A proliferation of payment options has reduced our reliance on cash.
The million dollar question is: are we ever going back? A proliferation of digital payment methods and the Covid-19 pandemic has prompted a radical change in the way consumers use and keep cash in the past year.
According to research by the Australian Competition and Consumer Commission (ACCC), for the year ending June 2020, the number of cash withdrawals dropped by 19 per cent to 625.6 million compared to the prior year. This follows declines that have been occurring since 2013, with ATM withdrawals dropping by 30 per cent in the past five years.
There are more than 27,000 ATMs in Australia, which performed more than 423 million transactions in the year ending October 2020. Reserve Bank of Australia figures reveal we collectively withdrew $110.3 billion.
It might sound substantial, but the fact is that cash withdrawals from ATMs have been in decline since 2012, leading to the Big 4 banks to reduce the number of ATMs across the country.
The displacement of cash as a method of payment has been occurring ever since the first payment was made by a card back in the 1974. Today cash usage is down across all age, household income and transaction size categories.
Analysis by the Reserve Bank of Australia (RBA) shows that the amassing of $50 and $100 notes reached ‘unprecedented’ levels during Covid-19 lockdowns last year. This occurred at the same time as cash being used much less for everyday transactions, with suggestions early on that the virus could live on bank notes for many days.

- DIRECTIONS -
1. In the article on cash use, how many ATMs does Australia have?
2. Using the article on cash use, explain why the Big 4 banks cut the number of ATMs around the country.
3. Carry on the article on cash use, starting after its last sentence.
The entries after this point aren't needed.

- STUDY MATERIAL -
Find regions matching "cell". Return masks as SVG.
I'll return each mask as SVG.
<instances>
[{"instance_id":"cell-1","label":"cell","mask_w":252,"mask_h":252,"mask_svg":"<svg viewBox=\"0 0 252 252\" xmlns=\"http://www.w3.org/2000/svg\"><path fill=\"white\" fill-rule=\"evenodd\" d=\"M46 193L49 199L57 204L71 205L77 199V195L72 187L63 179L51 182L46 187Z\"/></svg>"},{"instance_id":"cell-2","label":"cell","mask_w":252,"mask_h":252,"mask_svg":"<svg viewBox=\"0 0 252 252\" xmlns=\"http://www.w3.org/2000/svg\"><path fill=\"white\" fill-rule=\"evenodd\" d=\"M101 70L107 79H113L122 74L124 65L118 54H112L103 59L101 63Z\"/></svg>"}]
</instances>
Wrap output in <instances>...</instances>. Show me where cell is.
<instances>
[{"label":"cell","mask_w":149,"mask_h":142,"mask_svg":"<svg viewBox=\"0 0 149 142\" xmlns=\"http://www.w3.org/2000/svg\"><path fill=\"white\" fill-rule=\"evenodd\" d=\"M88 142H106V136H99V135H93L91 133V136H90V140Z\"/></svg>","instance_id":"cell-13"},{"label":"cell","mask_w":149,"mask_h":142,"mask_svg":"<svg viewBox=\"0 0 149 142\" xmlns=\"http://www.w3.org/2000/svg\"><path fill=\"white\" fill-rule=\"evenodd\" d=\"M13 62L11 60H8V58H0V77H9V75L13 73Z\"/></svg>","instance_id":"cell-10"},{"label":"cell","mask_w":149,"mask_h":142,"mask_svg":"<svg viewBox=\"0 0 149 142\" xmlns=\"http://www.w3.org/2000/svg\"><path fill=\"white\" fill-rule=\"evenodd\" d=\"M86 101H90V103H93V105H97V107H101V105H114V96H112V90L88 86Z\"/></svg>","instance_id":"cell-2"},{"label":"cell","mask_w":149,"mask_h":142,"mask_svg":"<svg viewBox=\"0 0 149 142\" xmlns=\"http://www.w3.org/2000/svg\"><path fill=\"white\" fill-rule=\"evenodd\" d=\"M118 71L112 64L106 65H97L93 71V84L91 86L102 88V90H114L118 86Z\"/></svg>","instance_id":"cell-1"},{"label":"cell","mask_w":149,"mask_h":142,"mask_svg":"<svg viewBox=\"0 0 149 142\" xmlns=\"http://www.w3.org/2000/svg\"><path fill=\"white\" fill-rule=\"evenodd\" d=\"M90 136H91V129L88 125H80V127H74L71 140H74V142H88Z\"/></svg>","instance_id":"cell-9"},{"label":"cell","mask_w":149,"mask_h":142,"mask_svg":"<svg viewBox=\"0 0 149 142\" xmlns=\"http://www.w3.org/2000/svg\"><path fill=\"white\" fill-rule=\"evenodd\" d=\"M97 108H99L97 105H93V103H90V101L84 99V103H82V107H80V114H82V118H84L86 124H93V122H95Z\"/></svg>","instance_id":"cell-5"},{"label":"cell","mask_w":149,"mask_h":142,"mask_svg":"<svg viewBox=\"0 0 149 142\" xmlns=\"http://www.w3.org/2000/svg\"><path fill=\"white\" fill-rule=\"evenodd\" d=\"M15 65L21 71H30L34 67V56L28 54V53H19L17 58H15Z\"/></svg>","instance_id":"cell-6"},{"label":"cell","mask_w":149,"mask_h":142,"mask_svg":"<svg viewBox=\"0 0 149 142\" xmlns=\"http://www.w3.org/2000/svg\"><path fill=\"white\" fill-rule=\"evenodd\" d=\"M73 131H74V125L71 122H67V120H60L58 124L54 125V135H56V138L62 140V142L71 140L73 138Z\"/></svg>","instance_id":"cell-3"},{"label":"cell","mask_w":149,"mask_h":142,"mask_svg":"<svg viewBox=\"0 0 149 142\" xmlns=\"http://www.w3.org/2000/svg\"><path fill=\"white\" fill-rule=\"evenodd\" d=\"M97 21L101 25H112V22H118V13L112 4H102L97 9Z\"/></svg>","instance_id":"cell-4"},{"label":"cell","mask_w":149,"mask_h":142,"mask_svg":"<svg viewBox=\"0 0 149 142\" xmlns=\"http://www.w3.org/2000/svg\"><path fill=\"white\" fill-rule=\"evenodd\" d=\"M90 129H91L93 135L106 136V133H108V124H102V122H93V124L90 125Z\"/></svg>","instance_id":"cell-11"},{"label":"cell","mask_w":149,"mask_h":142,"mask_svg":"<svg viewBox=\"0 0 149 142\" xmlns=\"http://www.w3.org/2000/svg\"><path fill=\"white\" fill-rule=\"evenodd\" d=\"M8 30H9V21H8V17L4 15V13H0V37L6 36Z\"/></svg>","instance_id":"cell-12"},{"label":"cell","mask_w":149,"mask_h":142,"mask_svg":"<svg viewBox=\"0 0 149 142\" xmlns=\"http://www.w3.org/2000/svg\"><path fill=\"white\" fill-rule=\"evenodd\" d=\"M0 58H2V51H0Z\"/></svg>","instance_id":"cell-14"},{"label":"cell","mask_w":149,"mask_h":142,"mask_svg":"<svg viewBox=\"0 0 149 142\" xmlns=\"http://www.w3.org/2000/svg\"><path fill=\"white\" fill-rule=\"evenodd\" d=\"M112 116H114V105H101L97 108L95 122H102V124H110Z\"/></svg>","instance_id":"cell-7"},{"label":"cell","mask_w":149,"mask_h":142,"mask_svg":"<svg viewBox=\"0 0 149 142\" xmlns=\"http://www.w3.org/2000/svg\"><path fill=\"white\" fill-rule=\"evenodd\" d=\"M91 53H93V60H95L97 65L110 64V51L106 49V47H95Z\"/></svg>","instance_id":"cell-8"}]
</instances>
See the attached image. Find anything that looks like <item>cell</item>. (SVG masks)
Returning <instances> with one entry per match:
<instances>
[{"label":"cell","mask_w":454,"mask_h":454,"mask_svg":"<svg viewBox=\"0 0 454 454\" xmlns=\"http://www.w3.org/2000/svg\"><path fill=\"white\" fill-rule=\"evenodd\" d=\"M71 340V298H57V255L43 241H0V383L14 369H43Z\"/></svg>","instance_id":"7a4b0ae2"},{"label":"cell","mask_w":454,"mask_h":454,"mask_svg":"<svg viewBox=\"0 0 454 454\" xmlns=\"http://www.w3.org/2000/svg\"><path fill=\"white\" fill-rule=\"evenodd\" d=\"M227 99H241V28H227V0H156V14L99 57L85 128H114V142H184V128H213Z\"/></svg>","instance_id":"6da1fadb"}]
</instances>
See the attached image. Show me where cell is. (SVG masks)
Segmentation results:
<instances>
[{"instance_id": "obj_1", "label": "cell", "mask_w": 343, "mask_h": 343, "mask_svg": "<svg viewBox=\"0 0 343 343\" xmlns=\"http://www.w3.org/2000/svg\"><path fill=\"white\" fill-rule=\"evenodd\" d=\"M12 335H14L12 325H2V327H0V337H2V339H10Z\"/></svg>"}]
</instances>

- ANSWER SECTION -
1. More than 27,000.

2. Cash withdrawals from ATMs have been falling since 2012. That ongoing decline led the Big 4 banks to reduce the number of ATMs across Australia.

3.
Much of the recent fall has been due to the impact of Covid-19, with the number of cash withdrawals between April to June 2020 falling 46.7 per cent to 98.3 million from 184.6 million over the same period in 2019.
Right now, there are about $90 billion notes on issue, and $4 billion coins circulating in the economy. But the cost to the economy of using cash is a function of the cost of producing notes and coins, the amount of cash in circulation, and how often it is used.
The reasons for using cash differs significantly between low and high users. For low cash users, merchants’ lack of card acceptance drives them to use cash; whereas heavy cash users find it helps them to budget to use cash – because you can only use what you carry.
A big driver here towards cards in favour of cash, of course, is the acceleration of online shopping post-pandemic, which in turn has had major ramifications on banking infrastructure.
Ultimately, this helps to make the digital wallet ecosystem more attractive to merchants and the shift to cashless more likely to be permanent.